- [SOURCE DATA]
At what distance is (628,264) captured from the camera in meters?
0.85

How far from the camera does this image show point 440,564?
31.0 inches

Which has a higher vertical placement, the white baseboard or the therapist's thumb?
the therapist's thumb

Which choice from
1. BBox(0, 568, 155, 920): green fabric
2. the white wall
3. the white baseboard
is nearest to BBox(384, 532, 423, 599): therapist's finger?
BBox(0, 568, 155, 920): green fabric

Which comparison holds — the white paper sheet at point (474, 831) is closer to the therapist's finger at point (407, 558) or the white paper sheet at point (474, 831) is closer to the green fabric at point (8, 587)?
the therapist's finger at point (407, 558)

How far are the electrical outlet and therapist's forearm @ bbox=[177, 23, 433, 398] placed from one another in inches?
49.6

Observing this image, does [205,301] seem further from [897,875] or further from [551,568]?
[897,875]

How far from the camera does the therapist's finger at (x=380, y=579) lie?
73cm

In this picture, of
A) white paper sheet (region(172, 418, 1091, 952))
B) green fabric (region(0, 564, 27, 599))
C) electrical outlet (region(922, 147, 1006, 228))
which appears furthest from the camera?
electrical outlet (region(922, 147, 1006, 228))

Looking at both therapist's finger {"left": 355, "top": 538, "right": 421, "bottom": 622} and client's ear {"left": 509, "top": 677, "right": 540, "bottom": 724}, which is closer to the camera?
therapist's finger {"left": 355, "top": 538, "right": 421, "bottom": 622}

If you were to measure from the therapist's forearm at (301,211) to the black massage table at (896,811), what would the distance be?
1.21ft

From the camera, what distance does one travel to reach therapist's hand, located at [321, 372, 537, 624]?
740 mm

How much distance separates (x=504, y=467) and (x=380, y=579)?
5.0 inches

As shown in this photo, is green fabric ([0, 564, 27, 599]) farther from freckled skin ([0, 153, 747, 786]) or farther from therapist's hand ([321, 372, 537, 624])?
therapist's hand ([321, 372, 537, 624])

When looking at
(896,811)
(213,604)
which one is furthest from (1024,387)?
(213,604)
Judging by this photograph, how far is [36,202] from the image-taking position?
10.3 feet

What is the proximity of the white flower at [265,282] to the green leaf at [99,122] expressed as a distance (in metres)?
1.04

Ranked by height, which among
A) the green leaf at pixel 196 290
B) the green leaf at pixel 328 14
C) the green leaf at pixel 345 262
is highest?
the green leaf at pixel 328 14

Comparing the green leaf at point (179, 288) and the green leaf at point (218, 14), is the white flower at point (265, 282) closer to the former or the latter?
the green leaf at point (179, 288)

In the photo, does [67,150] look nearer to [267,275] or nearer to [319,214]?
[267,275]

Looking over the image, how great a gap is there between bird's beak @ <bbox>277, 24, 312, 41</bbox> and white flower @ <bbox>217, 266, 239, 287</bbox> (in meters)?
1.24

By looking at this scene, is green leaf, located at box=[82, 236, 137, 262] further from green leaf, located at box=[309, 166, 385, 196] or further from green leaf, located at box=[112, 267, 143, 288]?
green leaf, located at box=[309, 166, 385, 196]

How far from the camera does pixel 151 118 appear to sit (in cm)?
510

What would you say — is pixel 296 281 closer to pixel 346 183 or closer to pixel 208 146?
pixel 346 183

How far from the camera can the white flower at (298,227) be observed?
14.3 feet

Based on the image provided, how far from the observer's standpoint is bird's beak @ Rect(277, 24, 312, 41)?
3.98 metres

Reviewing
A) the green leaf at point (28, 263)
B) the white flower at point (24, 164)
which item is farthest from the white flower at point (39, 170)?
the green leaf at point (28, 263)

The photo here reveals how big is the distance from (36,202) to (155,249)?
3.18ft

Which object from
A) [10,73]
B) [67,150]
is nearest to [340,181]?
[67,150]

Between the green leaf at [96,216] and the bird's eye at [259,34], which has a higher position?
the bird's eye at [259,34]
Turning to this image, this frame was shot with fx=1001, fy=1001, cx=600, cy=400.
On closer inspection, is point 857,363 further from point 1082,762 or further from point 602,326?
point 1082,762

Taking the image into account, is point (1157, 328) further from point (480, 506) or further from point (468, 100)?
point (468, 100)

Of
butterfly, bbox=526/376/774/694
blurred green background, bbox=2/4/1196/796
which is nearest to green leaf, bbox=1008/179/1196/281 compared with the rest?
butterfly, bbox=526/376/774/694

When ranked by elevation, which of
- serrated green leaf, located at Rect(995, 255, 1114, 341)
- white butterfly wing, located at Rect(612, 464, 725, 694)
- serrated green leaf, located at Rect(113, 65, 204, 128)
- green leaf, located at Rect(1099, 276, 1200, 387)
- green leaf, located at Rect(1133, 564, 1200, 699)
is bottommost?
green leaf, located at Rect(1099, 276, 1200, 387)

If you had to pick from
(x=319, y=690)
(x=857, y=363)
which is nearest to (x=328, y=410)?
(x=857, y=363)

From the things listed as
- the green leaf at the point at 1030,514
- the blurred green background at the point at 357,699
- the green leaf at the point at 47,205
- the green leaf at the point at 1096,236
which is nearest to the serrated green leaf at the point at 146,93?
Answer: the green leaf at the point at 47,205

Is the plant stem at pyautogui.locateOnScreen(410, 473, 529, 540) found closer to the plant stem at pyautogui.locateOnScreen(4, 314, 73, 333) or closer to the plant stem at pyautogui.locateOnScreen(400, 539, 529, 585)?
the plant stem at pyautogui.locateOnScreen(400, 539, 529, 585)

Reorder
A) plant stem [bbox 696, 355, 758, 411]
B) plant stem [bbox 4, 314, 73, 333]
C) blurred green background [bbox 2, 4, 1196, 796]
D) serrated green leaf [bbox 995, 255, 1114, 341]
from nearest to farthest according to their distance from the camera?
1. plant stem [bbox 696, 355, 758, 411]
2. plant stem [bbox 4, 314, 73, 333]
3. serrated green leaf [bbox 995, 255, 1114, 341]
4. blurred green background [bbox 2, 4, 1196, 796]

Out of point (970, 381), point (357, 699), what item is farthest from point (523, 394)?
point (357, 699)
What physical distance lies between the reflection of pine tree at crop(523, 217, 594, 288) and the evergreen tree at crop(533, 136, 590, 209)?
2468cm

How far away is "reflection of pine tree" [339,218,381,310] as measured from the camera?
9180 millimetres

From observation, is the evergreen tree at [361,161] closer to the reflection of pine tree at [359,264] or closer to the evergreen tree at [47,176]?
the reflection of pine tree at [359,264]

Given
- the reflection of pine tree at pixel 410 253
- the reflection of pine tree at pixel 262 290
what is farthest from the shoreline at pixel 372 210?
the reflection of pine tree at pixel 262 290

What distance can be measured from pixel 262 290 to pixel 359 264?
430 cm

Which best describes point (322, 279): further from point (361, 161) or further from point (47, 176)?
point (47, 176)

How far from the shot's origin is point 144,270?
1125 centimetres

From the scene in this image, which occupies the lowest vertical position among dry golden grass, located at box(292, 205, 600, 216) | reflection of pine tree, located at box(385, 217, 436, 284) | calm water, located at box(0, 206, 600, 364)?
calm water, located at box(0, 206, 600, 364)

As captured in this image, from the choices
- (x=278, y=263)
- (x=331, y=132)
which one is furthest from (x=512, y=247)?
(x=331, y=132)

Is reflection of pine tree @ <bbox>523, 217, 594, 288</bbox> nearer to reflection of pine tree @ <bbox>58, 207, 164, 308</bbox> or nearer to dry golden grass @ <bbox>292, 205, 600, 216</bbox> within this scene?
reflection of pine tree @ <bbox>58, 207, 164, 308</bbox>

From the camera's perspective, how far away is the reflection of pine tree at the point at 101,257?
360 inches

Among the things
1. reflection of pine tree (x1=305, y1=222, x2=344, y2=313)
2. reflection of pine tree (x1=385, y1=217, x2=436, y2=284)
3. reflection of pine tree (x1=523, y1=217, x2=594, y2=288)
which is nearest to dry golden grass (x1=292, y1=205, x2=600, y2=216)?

- [WORK REQUIRED]
Rewrite all the records above, changing every occurrence of "therapist's forearm" to "therapist's arm" and leaving everything else unchanged.

- [FINISHED EXERCISE]
At what distance is (628,264) captured from the camera in meters?
0.85

How far from the camera does this image show point 440,564?
31.0 inches

Which has a higher vertical placement, the white baseboard or the therapist's thumb?
the therapist's thumb

Which choice from
1. BBox(0, 568, 155, 920): green fabric
2. the white wall
3. the white baseboard
is nearest to BBox(384, 532, 423, 599): therapist's finger?
BBox(0, 568, 155, 920): green fabric

Which comparison holds — the white paper sheet at point (474, 831) is closer to the therapist's finger at point (407, 558) or the white paper sheet at point (474, 831) is closer to the green fabric at point (8, 587)?
the therapist's finger at point (407, 558)

How far are the electrical outlet and therapist's arm @ bbox=[177, 23, 433, 398] placed from one another in inches?
49.6

Observing this image, does [205,301] seem further from [897,875] or further from [551,568]?
[897,875]

How far from the camera does the therapist's finger at (x=380, y=579) lie?
73cm

In this picture, of
A) white paper sheet (region(172, 418, 1091, 952))
B) green fabric (region(0, 564, 27, 599))
C) electrical outlet (region(922, 147, 1006, 228))
which appears furthest from the camera?
electrical outlet (region(922, 147, 1006, 228))

Looking at both therapist's finger {"left": 355, "top": 538, "right": 421, "bottom": 622} and client's ear {"left": 509, "top": 677, "right": 540, "bottom": 724}, which is closer to the camera?
therapist's finger {"left": 355, "top": 538, "right": 421, "bottom": 622}

If you were to measure from the therapist's arm at (301,211) to the black massage table at (896,811), what would the distance be?
1.21ft

From the camera, what distance does one travel to reach therapist's hand, located at [321, 372, 537, 624]?
740 mm

How much distance separates (x=504, y=467) and (x=380, y=579)?
5.0 inches

As shown in this photo, is green fabric ([0, 564, 27, 599]) farther from freckled skin ([0, 153, 747, 786]) or farther from therapist's hand ([321, 372, 537, 624])?
therapist's hand ([321, 372, 537, 624])

When looking at
(896,811)
(213,604)
which one is furthest from (1024,387)?
(213,604)
Judging by this photograph, how far is [36,202] from the image-taking position?
10.3 feet

What is the proximity of the white flower at [265,282] to the green leaf at [99,122] expressed as a distance (in metres)?
1.04

Ranked by height, which among
A) the green leaf at pixel 196 290
B) the green leaf at pixel 328 14
C) the green leaf at pixel 345 262
is highest?
the green leaf at pixel 328 14

Comparing the green leaf at point (179, 288) and the green leaf at point (218, 14), is the white flower at point (265, 282) closer to the former or the latter?
the green leaf at point (179, 288)

In the photo, does [67,150] look nearer to [267,275] or nearer to [319,214]?
[267,275]

Looking over the image, how great a gap is there between bird's beak @ <bbox>277, 24, 312, 41</bbox> and white flower @ <bbox>217, 266, 239, 287</bbox> (in meters)?
1.24

By looking at this scene, is green leaf, located at box=[82, 236, 137, 262] further from green leaf, located at box=[309, 166, 385, 196] or further from green leaf, located at box=[112, 267, 143, 288]?
green leaf, located at box=[309, 166, 385, 196]

How far from the camera does pixel 151 118 appear to sit (in cm)?
510

What would you say — is pixel 296 281 closer to pixel 346 183 or closer to pixel 208 146?
pixel 346 183

How far from the camera can the white flower at (298,227) be observed?
14.3 feet

Based on the image provided, how far from the observer's standpoint is bird's beak @ Rect(277, 24, 312, 41)?
3.98 metres

Reviewing
A) the green leaf at point (28, 263)
B) the white flower at point (24, 164)
which item is farthest from the white flower at point (39, 170)?
the green leaf at point (28, 263)

The photo here reveals how big is the distance from (36,202) to (155,249)?
3.18ft

Which object from
A) [10,73]
B) [67,150]
is nearest to [340,181]?
[67,150]

Between the green leaf at [96,216] and the bird's eye at [259,34], which has a higher position?
the bird's eye at [259,34]
Turning to this image, this frame was shot with fx=1001, fy=1001, cx=600, cy=400.
On closer inspection, is point 857,363 further from point 1082,762 or further from point 602,326?
point 1082,762

Taking the image into account, is point (1157, 328) further from point (480, 506) or further from point (468, 100)?
point (468, 100)

Of
butterfly, bbox=526/376/774/694
blurred green background, bbox=2/4/1196/796
which is nearest to green leaf, bbox=1008/179/1196/281 compared with the rest?
butterfly, bbox=526/376/774/694

When ranked by elevation, which of
- serrated green leaf, located at Rect(995, 255, 1114, 341)
- white butterfly wing, located at Rect(612, 464, 725, 694)
- serrated green leaf, located at Rect(113, 65, 204, 128)
- green leaf, located at Rect(1099, 276, 1200, 387)
- green leaf, located at Rect(1133, 564, 1200, 699)
is bottommost?
green leaf, located at Rect(1099, 276, 1200, 387)

If you had to pick from
(x=319, y=690)
(x=857, y=363)
which is nearest to (x=328, y=410)?
(x=857, y=363)

From the things listed as
- the green leaf at the point at 1030,514
- the blurred green background at the point at 357,699
- the green leaf at the point at 47,205
- the green leaf at the point at 1096,236
which is nearest to the serrated green leaf at the point at 146,93?
Answer: the green leaf at the point at 47,205

Is the plant stem at pyautogui.locateOnScreen(410, 473, 529, 540) found closer to the plant stem at pyautogui.locateOnScreen(4, 314, 73, 333) or closer to the plant stem at pyautogui.locateOnScreen(400, 539, 529, 585)?
the plant stem at pyautogui.locateOnScreen(400, 539, 529, 585)

Reorder
A) plant stem [bbox 696, 355, 758, 411]
B) plant stem [bbox 4, 314, 73, 333]
C) blurred green background [bbox 2, 4, 1196, 796]
D) serrated green leaf [bbox 995, 255, 1114, 341]
from nearest to farthest according to their distance from the camera?
1. plant stem [bbox 696, 355, 758, 411]
2. plant stem [bbox 4, 314, 73, 333]
3. serrated green leaf [bbox 995, 255, 1114, 341]
4. blurred green background [bbox 2, 4, 1196, 796]

Out of point (970, 381), point (357, 699), what item is farthest from point (523, 394)?
point (357, 699)
What physical distance lies between the reflection of pine tree at crop(523, 217, 594, 288) and the evergreen tree at crop(533, 136, 590, 209)?
2468cm

How far away is "reflection of pine tree" [339,218,381,310] as measured from the camera?
9180 millimetres

From observation, is the evergreen tree at [361,161] closer to the reflection of pine tree at [359,264] or closer to the evergreen tree at [47,176]?
the reflection of pine tree at [359,264]

Given
- the reflection of pine tree at pixel 410 253
- the reflection of pine tree at pixel 262 290
what is farthest from the shoreline at pixel 372 210?
the reflection of pine tree at pixel 262 290

What distance can be measured from pixel 262 290 to pixel 359 264?
430 cm

Which best describes point (322, 279): further from point (361, 161) or further from point (47, 176)?
point (47, 176)

How far from the shot's origin is point 144,270?
1125 centimetres

From the scene in this image, which occupies the lowest vertical position among dry golden grass, located at box(292, 205, 600, 216) | reflection of pine tree, located at box(385, 217, 436, 284) | calm water, located at box(0, 206, 600, 364)?
calm water, located at box(0, 206, 600, 364)

As captured in this image, from the choices
- (x=278, y=263)
- (x=331, y=132)
which one is furthest from (x=512, y=247)?
(x=331, y=132)

Is reflection of pine tree @ <bbox>523, 217, 594, 288</bbox> nearer to reflection of pine tree @ <bbox>58, 207, 164, 308</bbox> or nearer to dry golden grass @ <bbox>292, 205, 600, 216</bbox> within this scene?
reflection of pine tree @ <bbox>58, 207, 164, 308</bbox>

From the camera's perspective, how far away is the reflection of pine tree at the point at 101,257?
360 inches

Among the things
1. reflection of pine tree (x1=305, y1=222, x2=344, y2=313)
2. reflection of pine tree (x1=385, y1=217, x2=436, y2=284)
3. reflection of pine tree (x1=523, y1=217, x2=594, y2=288)
which is nearest to dry golden grass (x1=292, y1=205, x2=600, y2=216)?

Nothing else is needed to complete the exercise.